Figure 29.8 Nager Syndrome (Acrofacial Dysostosis)

Nager syndrome is a combination of malar hyperplasia and auricular abnormalities, similar to Treacher-Collins syndrome (Chapter 14: Craniofacial, Figs. 14.14, 14.15 and 14.16), and radial limb anomalies, in particular short forearms and absent thumbs. Ocular abnormalities include a downward-slanting palpebral fissure and hypoplasia of the lower eyelashes with or without the typical lower lid coloboma seen in Treacher-Collins.




Figure 29.9 Nail-Patella Syndrome

In patients with Nail-Patella syndrome one finds absent or dysplastic nails and hypoplasia of the patellae. Other clinical manifestations include iliac horns, renal failure, and limited pronation and supination of the arms secondary to abnormal elbows. This autosomal dominant disorder is secondary to mutations in LIM-homeodomain transcription factor protein (LMX1B) at 9q34.1. There is an increased risk of glaucoma. The central portion of the iris has a flower-shaped area of pigmentation (Lester sign). Lester sign does not correlate with the incidence of glaucoma and can also be observed in the normal population.


Figure 29.10 Parry-Romberg Syndrome

Parry-Romberg syndrome is a disorder characterized by slowly progressive atrophy and distortion of one side of the face.
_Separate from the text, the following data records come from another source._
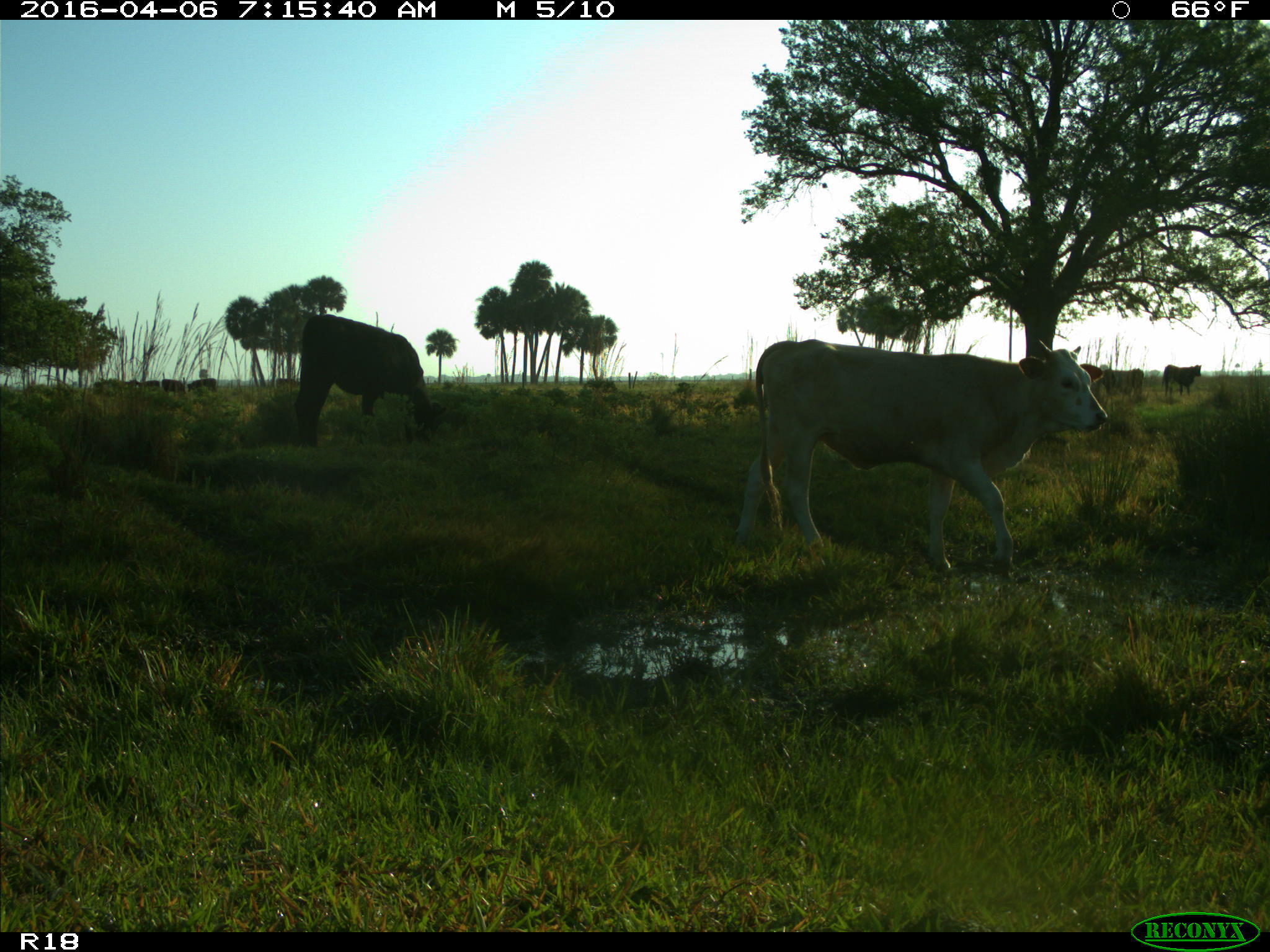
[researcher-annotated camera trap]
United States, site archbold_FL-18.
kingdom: Animalia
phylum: Chordata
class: Mammalia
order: Artiodactyla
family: Bovidae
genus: Bos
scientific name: Bos taurus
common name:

The bone, cartilage, muscle, subcutaneous tissue, and skin slowly lose volume and structure over several years. Typical onset is within the first decade of life. Differential diagnosis includes linear scleroderma (Chapter 27: Rheumatology, Fig. 27.16). Ophthalmic findings include atrophy of the periocular tissues including the orbital bones and orbital fat. This loss of orbital volume leads to enophthalmos and possible strabismus. Atrophy of the lids also is common and can lead to corneal exposure and vision loss. Heterochromia and pigmentary retinopathy have also been observed.
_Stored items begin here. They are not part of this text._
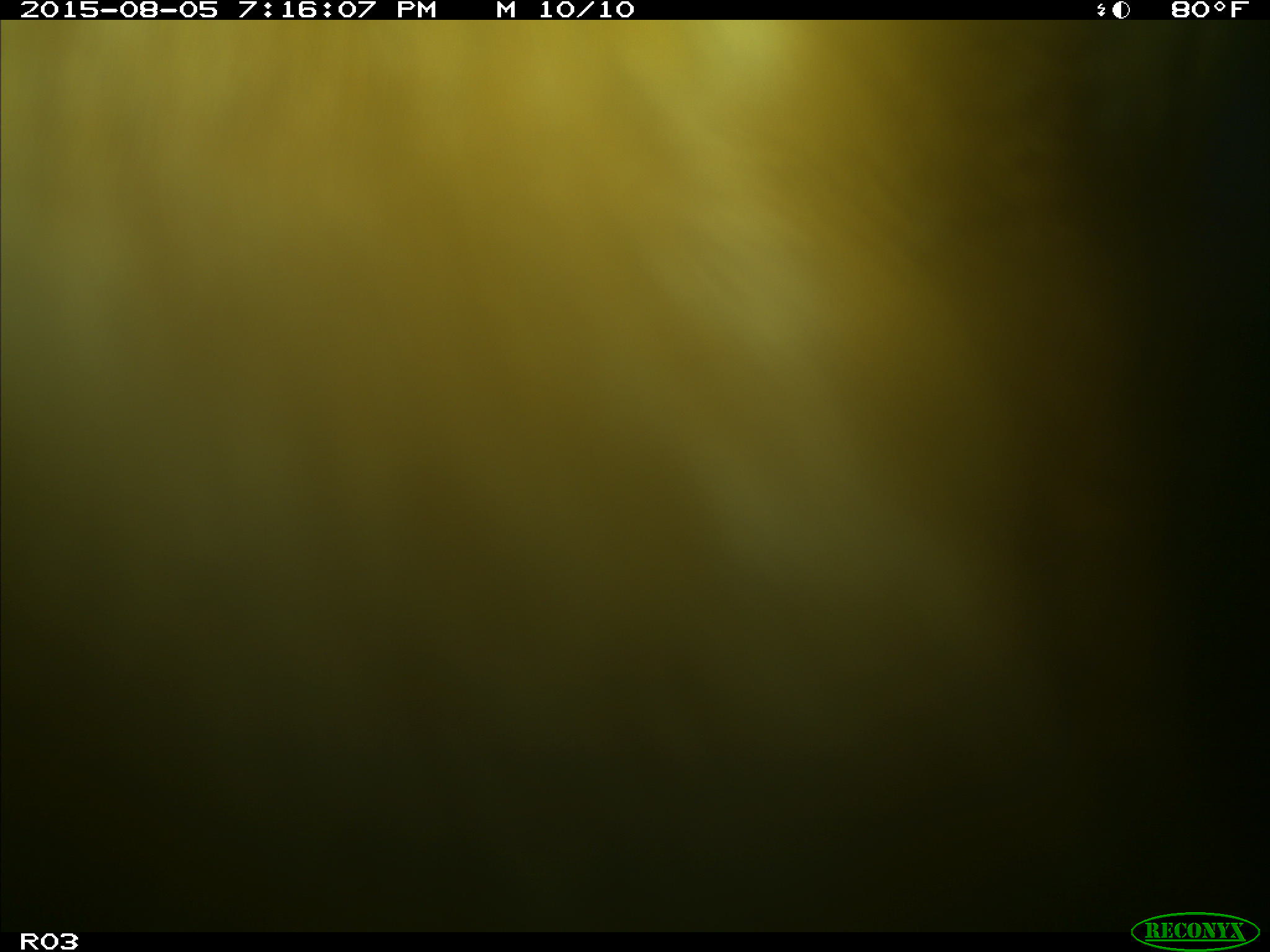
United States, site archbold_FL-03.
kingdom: Animalia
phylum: Chordata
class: Mammalia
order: Artiodactyla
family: Bovidae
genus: Bos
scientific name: Bos taurus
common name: domestic cow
Bos taurus (domestic cow).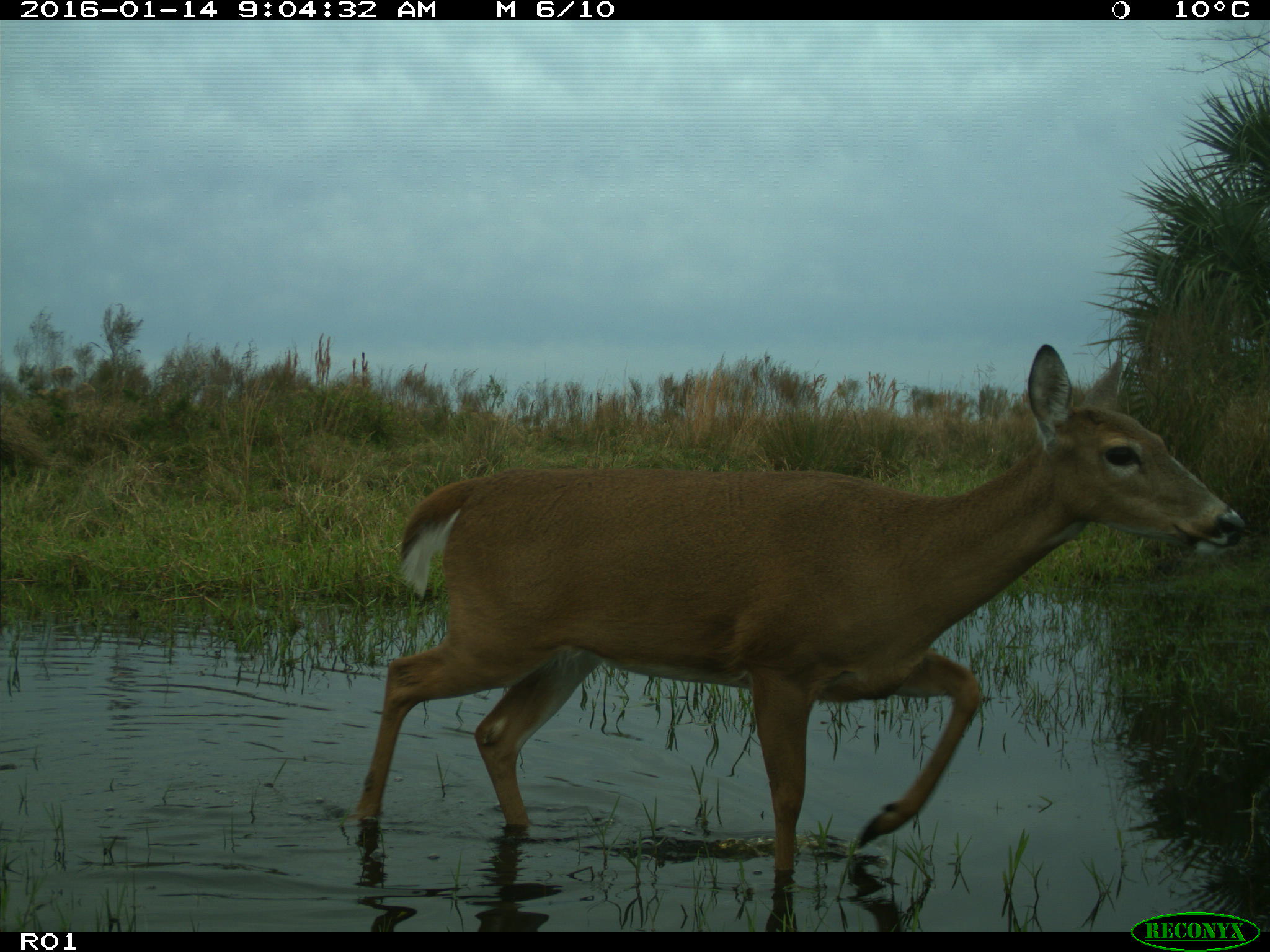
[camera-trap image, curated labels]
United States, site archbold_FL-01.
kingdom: Animalia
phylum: Chordata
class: Mammalia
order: Artiodactyla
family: Cervidae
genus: Odocoileus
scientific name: Odocoileus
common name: deer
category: unidentified deer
Figure 29.11 Rubinstein-Taybi Syndrome

Rubinstein-Taybi syndrome is characterized by broad thumbs (right image) and great toes, mental retardation, and a characteristic facies. This autosomal dominant disorder is due to mutations in the CREB binding protein at 16p13.3. Ocular manifestations include heavy-arched eyebrows with long eyelashes and possible ptosis. Patients with Rubinstein-Taybi also have an increased risk of glaucoma and cataracts. Iris coloboma has also been reported.


Figure 29.12 Williams Syndrome

Williams syndrome is an autosomal dominant disorder due to mutation or deletion of the elastin gene at 7q11.2 consisting of structural cardiac abnormalities, mild mental retardation, an outgoing gregarious personality, characteristic facies, and dental abnormalities. The two most common cardiac abnormalities include supravalvular aortic and pulmonary artery stenosis. Patients have an elfin face that includes full cheeks, a broad forehead, a short nose with upturned nares, and a prominent upper lip (left image). Patients may have increased levels of serum calcium. The classic ophthalmic finding includes a stellate pattern to the iris (right image), which is present in approximately 50% of patients. Other reported findings include hyperopia, strabismus, and retinal vascular tortuosity.
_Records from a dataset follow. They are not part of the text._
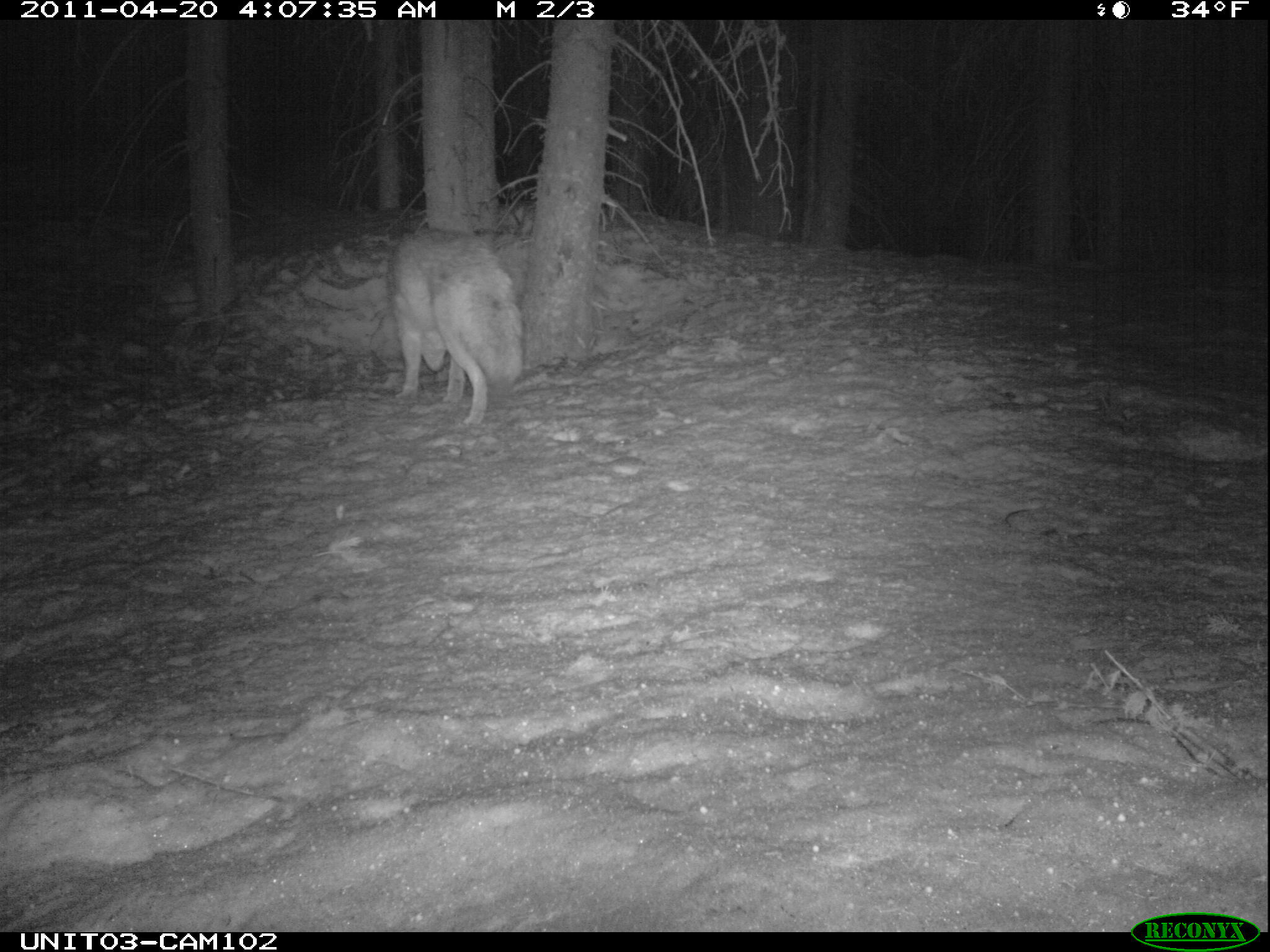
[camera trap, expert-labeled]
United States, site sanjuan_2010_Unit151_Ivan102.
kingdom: Animalia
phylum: Chordata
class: Mammalia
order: Carnivora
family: Canidae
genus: Canis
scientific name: Canis latrans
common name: coyote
Canis latrans (coyote).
Figure 29.13 Jeune Syndrome (Asphyxiating Thoracodystrophy)

This autosomal recessive, potentially lethal syndrome is characterized by a bell-shaped and constricted thorax, as seen in this radiograph. The gene locus has been mapped to 15q13. Other skeletal changes, particularly of the pelvis and limbs, may be seen. Polydactyly is not uncommon, and the kidneys, liver, and gastrointestinal tract may also be involved. Juvenile retinal dystrophy can be documented by electroretinogram in early infancy, and patients may have a relatively normal-appearing retina or pigmentary stippling at the level of the retinal pigmented epithelium with or without changes in the overlying internal limiting membrane.